** Brief 1 **
Swap "soccer cleat" for "football boot" in the entries, starting with the line containing "Which is farthest" and going on through the end of the entries, with all else unchanged.

=== Text excerpt ===

Yet, the military alliance has retrieved from the vault and dusted off phrases, adjectives and even a handful of concepts from that precarious time.
'Strategic communications' to deter Russia
Buried amid the avalanche of web pages and .pdfs that dominate 21st Century summits such as this one, there was reference to how the 28 nations that make up NATO must do more civil preparedness.
It wasn't quite 1950s "duck and cover," but the language coming out of Warsaw was perhaps more stark than it has been in recent memory.
The "forward" deployment of a brigade into eastern Europe, including as many as 450 Canadians in Latvia, was delivered with an awkward gravity and no small amount of contradiction.
It's serious, but not that serious, reporters were told. No need to worry. We're just sending a message to Moscow.
Like those kitschy Second World War "Keep Calm and Carry On" signs that have been rebranded for today's consumer culture, officials attempted to dress up and sell the notion of deterring Russian ambitions to a whole new generation.
"We're using the word deterrence, but we're careful to call it modern deterrence," said one Canadian official who briefed the media travelling with Prime Minister Justin Trudeau. The official couldn't speak on the record because of diplomatic sensitivities.
"So, it isn't a Cold War construct with soldiers standing toe-to-toe across a border. It's not that construct. It's more agile, more flexible and recognizes there are other tools to deter. It's layered deterrence. You know what I mean?"
Well, not exactly.
The official tried again: "Part of deterrence now is strategic communications."
Spin? Well, no. It's more than spin.
"Part of it is resilience, building up our home defence forces. That sort of thing. So, modern deterrence looks a bit different."
NATO deploying thousands of troops in Europe
The questions kept coming.
Will the new brigade be prepared to fight? Will Canadian troops bring heavy equipment like tanks and artillery to provide credible deterrent?
The officials seemed to shift awkwardly in their chairs.
"What it's really saying to a potentially hostile force is: If you come in, you are not going to just stroll in without a problem," the official said. "Think of it as a tripwire."
The force is going to be very credible, they insisted. But it's not going to be so overwhelmingly credible as to be considered a threat to Russia.
"We've just upped the game a little bit," said a military official.
"What we should avoid is thinking of it as is some kind of large, hostile force to Russia. Clearly it isn't. These are not big forces."
That's true. NATO is deploying 4,000 troops in eastern Europe when Russia will — by the end of the year — in all likelihood have 20,000 on their western frontier.
Some officials in the Trudeau government cringed at the description of the Canadian-led battalion being a "speed bump" for an hostile force truly intent on taking over the Baltics.
But the Kremlin is howling about it.
"Will they spin it? Yes, they will," said the military official.

===

** Brief 2 **
Which sentences in the article on NATO's deterrence plans end with a question mark? List them all.

=== Extracted material ===

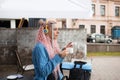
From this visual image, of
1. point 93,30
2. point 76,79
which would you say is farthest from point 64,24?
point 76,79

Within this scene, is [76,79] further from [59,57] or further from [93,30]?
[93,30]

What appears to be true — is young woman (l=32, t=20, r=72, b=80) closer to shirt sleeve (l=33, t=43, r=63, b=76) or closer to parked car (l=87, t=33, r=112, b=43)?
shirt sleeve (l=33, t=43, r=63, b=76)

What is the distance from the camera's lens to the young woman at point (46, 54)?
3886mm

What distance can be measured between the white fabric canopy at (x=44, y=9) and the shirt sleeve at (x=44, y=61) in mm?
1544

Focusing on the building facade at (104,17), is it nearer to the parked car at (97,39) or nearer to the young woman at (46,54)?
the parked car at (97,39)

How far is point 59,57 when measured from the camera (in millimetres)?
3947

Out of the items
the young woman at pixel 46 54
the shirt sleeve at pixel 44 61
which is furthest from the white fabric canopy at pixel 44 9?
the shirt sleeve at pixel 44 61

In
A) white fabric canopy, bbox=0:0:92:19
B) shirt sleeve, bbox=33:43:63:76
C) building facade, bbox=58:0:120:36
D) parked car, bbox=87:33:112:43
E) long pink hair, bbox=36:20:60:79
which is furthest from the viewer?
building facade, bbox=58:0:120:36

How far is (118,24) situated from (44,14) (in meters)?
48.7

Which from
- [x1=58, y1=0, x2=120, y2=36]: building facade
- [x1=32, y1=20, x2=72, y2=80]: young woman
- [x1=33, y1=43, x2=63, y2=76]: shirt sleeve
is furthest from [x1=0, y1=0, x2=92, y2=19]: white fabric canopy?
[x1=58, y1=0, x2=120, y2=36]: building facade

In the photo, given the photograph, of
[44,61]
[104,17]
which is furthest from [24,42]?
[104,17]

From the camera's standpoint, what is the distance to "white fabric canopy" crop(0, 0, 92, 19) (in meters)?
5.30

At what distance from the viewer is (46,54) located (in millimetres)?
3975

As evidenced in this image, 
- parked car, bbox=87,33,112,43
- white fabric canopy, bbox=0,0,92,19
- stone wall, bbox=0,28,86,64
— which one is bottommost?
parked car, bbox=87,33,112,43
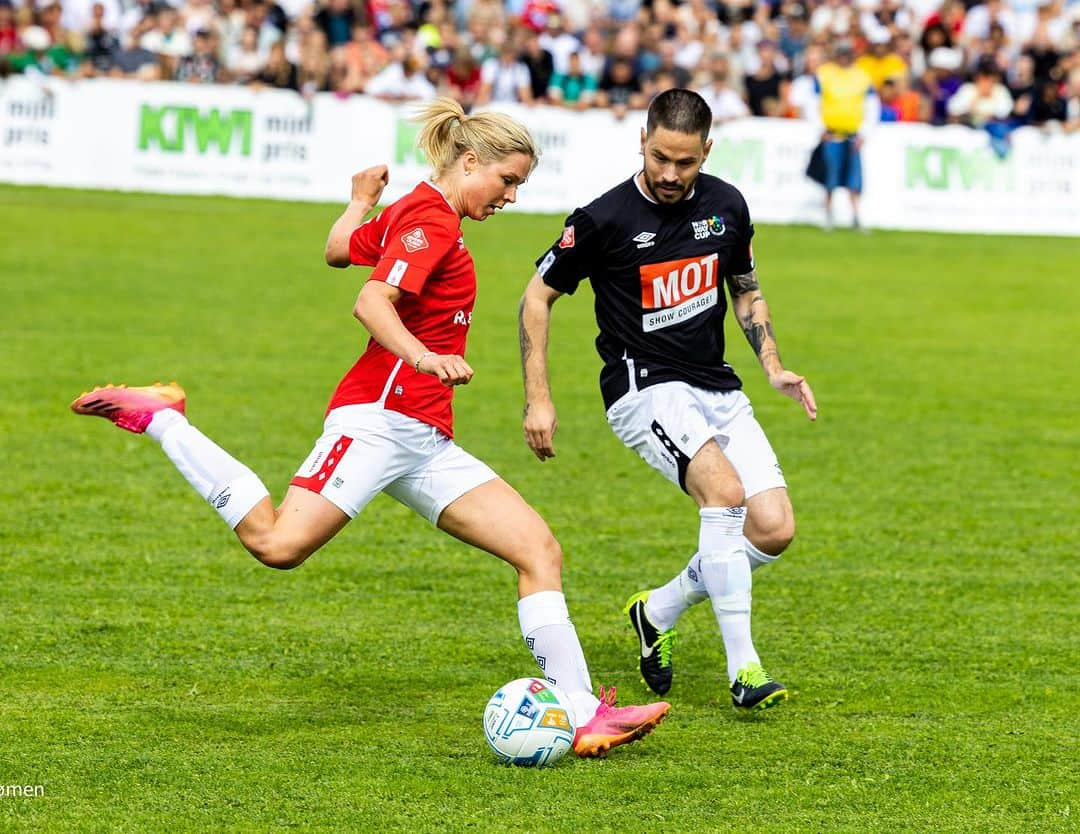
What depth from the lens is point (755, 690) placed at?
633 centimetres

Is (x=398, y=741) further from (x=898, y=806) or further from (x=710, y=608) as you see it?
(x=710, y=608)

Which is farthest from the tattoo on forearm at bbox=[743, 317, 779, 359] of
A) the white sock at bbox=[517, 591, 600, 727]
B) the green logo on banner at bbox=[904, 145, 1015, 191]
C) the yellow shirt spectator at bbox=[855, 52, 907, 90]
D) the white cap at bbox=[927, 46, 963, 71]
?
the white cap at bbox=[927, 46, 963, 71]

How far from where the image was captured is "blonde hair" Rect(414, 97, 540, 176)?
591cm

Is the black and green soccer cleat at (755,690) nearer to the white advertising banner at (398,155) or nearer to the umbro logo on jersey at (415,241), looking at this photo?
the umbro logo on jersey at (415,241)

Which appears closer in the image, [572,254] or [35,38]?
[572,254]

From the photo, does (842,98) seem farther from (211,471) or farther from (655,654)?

===

** Exercise output 1 **
Which is farthest from the tattoo on forearm at bbox=[743, 317, 779, 359] of
A) the white sock at bbox=[517, 591, 600, 727]
B) the green logo on banner at bbox=[904, 145, 1015, 191]
C) the yellow shirt spectator at bbox=[855, 52, 907, 90]
D) the white cap at bbox=[927, 46, 963, 71]
?
the white cap at bbox=[927, 46, 963, 71]

How far from where the image was captured is "blonde hair" Rect(414, 97, 540, 176)?
591cm

Is the black and green football boot at (755,690) nearer to the white advertising banner at (398,155) or nearer to the umbro logo on jersey at (415,241), looking at this photo?
the umbro logo on jersey at (415,241)

Which appears closer in the image, [572,254] or [35,38]?
[572,254]

From the photo, does (842,98) seem farther from (211,471) or farther from (655,654)?

** Exercise output 2 **
- You know what I mean?
- Spin?
- Will the new brigade be prepared to fight?
- Will Canadian troops bring heavy equipment like tanks and artillery to provide credible deterrent?
- Will they spin it?